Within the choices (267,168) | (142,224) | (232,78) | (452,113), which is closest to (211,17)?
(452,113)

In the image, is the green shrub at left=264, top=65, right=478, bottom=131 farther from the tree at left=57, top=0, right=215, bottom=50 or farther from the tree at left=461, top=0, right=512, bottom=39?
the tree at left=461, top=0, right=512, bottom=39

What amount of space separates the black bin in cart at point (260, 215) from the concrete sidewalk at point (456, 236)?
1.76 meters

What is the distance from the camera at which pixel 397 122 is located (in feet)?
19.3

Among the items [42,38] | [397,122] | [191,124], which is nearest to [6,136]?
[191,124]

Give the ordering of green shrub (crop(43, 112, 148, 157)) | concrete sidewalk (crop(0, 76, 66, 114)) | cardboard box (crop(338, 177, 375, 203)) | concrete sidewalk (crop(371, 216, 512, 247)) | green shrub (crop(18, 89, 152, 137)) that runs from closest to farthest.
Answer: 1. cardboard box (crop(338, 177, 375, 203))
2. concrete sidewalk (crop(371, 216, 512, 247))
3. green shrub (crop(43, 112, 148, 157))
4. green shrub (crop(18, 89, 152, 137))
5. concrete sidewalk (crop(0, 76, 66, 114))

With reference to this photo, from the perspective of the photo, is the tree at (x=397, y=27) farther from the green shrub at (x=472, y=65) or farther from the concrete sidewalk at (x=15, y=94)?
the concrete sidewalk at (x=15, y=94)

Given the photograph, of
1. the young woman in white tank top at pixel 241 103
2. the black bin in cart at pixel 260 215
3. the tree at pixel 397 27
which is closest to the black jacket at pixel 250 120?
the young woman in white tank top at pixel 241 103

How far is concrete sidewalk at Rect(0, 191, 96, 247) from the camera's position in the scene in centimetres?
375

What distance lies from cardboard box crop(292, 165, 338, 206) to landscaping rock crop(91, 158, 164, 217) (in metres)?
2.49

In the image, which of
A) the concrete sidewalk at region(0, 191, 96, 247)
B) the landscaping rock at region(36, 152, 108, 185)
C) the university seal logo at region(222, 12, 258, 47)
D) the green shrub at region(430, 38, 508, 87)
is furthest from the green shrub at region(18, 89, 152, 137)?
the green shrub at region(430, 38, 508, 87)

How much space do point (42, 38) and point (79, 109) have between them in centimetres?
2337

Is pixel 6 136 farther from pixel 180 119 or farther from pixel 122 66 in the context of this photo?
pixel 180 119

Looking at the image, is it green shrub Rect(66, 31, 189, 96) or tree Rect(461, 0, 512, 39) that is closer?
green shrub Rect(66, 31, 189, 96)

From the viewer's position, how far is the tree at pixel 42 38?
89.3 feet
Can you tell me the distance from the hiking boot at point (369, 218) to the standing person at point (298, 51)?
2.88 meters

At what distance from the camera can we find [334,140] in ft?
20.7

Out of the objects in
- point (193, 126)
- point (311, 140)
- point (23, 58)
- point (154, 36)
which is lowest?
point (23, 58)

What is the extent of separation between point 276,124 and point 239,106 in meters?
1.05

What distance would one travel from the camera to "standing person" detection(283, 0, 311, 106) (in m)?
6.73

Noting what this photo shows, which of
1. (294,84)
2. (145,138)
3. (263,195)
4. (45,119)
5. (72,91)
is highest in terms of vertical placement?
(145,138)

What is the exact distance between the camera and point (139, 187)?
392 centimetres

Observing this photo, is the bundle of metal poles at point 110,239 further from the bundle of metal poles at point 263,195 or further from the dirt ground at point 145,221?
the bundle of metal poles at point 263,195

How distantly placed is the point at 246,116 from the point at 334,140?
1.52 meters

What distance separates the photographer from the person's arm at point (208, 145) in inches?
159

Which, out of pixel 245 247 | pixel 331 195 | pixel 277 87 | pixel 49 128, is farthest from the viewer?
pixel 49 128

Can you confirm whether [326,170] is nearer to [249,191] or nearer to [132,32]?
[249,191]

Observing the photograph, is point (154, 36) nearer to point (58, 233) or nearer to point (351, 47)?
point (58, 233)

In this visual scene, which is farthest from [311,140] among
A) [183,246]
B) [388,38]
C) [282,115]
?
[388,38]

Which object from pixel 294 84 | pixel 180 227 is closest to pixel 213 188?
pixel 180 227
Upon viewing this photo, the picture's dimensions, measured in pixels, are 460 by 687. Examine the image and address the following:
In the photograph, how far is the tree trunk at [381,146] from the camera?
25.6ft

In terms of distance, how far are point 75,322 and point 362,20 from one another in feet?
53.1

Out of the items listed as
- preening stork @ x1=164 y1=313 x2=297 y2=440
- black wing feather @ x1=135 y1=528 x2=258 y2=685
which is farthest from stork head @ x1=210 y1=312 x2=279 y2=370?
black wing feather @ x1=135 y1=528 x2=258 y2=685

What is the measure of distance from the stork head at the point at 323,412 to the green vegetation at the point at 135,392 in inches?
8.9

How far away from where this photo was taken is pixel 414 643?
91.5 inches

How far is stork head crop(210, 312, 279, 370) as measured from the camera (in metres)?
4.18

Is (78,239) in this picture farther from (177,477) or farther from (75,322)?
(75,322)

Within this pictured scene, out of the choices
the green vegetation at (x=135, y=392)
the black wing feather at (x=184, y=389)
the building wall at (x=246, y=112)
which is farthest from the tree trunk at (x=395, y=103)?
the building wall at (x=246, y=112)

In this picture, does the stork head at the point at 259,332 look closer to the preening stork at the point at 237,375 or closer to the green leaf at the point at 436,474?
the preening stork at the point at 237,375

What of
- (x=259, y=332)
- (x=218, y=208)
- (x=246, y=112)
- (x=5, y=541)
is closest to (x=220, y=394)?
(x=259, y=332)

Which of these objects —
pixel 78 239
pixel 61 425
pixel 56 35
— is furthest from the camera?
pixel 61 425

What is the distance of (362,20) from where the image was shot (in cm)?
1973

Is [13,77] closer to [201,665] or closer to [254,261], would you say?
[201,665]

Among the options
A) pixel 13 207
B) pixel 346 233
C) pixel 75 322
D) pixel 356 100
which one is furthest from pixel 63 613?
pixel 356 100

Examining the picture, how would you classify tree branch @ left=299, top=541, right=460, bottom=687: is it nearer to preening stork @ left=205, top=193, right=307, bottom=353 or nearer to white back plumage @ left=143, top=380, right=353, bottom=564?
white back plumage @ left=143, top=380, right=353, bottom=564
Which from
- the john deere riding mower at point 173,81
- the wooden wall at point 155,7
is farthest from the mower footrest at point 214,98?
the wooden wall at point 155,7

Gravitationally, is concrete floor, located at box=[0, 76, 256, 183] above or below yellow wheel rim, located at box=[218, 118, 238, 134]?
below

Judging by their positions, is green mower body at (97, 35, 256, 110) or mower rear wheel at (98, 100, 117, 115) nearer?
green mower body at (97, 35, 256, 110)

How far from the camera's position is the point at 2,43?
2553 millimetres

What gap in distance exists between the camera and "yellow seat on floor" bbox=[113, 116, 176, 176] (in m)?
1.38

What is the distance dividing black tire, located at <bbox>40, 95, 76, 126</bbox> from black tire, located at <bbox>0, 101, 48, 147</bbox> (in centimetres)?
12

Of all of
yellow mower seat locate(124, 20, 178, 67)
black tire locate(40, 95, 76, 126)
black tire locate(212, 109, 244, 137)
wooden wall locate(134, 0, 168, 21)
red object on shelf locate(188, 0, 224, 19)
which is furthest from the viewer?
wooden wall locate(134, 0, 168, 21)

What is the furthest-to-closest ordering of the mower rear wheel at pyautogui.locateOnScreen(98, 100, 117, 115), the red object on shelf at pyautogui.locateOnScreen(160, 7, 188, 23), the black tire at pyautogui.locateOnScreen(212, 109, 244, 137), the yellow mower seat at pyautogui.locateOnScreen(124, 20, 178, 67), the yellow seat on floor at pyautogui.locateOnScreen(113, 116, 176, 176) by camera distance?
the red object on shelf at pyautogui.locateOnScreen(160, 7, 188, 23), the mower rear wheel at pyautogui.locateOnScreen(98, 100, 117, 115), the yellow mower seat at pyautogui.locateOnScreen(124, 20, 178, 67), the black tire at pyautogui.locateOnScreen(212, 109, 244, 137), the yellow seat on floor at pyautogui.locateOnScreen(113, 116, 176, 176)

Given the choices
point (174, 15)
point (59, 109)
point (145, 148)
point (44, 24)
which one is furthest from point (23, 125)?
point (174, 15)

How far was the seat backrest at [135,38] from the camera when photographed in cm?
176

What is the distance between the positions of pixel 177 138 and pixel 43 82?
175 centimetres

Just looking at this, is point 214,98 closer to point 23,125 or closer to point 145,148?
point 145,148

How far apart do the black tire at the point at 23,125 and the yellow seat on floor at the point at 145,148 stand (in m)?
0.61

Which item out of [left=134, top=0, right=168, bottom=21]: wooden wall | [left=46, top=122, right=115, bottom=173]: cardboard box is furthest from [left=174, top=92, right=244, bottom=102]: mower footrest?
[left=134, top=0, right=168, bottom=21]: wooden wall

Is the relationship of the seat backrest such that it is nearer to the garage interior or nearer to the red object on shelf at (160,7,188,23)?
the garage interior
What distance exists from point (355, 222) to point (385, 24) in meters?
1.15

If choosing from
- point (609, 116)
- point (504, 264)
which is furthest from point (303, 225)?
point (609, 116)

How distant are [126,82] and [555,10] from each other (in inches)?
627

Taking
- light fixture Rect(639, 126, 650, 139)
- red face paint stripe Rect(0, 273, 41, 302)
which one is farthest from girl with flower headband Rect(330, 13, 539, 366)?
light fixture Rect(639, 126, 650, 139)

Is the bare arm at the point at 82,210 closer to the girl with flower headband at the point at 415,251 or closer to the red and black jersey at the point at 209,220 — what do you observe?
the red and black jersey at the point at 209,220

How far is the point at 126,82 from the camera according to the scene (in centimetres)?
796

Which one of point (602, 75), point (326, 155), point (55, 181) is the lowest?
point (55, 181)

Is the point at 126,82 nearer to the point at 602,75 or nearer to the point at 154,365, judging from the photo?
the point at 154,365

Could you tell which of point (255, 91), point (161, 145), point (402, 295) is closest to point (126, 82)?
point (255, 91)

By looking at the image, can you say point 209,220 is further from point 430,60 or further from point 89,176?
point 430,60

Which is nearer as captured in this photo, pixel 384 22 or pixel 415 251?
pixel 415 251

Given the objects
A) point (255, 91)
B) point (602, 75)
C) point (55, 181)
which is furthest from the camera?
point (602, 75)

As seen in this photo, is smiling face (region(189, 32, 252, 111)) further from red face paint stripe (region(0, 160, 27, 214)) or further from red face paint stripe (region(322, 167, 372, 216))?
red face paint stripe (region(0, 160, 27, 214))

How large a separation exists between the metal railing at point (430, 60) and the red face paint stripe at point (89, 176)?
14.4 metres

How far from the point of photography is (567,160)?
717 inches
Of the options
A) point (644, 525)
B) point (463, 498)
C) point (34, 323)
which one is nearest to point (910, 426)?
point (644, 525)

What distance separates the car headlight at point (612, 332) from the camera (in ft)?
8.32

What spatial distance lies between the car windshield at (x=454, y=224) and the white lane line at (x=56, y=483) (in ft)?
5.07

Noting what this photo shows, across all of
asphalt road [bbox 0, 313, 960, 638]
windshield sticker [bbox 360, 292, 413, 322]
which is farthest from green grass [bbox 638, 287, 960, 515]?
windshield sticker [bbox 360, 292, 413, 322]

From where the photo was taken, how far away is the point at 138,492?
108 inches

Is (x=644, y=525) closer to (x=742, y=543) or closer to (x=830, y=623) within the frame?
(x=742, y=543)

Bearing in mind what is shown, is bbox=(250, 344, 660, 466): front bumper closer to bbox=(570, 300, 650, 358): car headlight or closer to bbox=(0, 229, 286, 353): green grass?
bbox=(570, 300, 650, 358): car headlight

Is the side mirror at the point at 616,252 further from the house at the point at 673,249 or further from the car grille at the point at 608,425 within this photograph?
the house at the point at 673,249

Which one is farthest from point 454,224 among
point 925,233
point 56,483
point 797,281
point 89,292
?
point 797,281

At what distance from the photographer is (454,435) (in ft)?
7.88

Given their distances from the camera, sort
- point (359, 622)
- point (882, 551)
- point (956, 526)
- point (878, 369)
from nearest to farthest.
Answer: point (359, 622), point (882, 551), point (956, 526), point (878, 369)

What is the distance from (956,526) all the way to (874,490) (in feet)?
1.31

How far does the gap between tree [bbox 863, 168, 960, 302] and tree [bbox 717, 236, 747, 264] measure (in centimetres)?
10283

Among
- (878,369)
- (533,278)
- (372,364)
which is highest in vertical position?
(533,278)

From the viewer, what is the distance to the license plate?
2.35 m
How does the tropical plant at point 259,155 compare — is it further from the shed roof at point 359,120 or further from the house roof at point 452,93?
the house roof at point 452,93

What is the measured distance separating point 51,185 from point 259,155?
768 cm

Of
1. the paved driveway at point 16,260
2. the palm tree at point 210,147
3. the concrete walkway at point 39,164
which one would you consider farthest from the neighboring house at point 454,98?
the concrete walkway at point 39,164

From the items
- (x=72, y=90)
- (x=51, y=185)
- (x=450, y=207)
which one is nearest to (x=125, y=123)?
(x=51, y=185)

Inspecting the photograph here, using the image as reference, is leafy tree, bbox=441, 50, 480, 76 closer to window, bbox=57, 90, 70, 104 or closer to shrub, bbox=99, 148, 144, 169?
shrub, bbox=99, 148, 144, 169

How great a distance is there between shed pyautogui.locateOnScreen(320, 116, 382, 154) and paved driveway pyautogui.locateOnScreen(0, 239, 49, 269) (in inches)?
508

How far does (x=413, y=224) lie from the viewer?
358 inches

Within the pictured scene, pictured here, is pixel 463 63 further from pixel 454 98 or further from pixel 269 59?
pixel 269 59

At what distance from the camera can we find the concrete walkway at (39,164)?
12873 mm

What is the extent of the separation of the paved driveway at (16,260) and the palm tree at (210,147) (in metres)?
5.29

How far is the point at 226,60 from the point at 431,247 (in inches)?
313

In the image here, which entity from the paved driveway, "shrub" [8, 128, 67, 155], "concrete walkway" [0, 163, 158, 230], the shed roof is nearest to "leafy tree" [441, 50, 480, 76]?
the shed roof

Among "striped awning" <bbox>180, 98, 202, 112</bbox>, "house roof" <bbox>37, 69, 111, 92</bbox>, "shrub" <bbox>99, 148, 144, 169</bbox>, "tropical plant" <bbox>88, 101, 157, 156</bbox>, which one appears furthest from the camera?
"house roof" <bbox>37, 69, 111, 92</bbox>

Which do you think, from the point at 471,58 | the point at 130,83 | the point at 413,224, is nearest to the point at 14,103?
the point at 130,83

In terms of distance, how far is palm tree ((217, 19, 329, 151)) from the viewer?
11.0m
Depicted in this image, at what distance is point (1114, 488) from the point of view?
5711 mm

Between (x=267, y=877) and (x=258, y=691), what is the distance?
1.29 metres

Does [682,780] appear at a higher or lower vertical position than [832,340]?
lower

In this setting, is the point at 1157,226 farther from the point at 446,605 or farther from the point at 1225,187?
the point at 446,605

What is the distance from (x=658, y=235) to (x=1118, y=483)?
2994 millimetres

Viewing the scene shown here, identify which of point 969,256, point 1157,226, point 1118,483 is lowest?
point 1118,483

▶ [Your goal]:
Each line from the one containing "What is the extent of the" to the end of the records should be echoed exactly, and no other line.

▶ [Finished answer]:
What is the extent of the separation of the paved driveway at (16,260) and the palm tree at (210,147) (in metres)?
5.29

How far is the point at 226,60 from the point at 431,247 (in inches)?
313

In the image here, which entity from the paved driveway, "shrub" [8, 128, 67, 155], "concrete walkway" [0, 163, 158, 230], the shed roof is nearest to "leafy tree" [441, 50, 480, 76]?
the shed roof

Among "striped awning" <bbox>180, 98, 202, 112</bbox>, "house roof" <bbox>37, 69, 111, 92</bbox>, "shrub" <bbox>99, 148, 144, 169</bbox>, "tropical plant" <bbox>88, 101, 157, 156</bbox>, which one appears furthest from the camera?
"house roof" <bbox>37, 69, 111, 92</bbox>

Which do you think, from the point at 471,58 | the point at 130,83 | the point at 413,224, is nearest to the point at 14,103?
the point at 130,83

In terms of distance, how far is palm tree ((217, 19, 329, 151)) from the viewer?
11.0m
Depicted in this image, at what distance is point (1114, 488) from the point of view?
5711 mm

Between (x=267, y=877) and (x=258, y=691), what is the distance?
1.29 metres

Does [682,780] appear at a higher or lower vertical position than [832,340]?
lower

In this setting, is the point at 1157,226 farther from the point at 446,605 or farther from the point at 1225,187?
the point at 446,605

What is the distance from (x=658, y=235) to (x=1118, y=483)?
2994 millimetres

Viewing the scene shown here, identify which of point 969,256, point 1157,226, point 1118,483 is lowest?
point 1118,483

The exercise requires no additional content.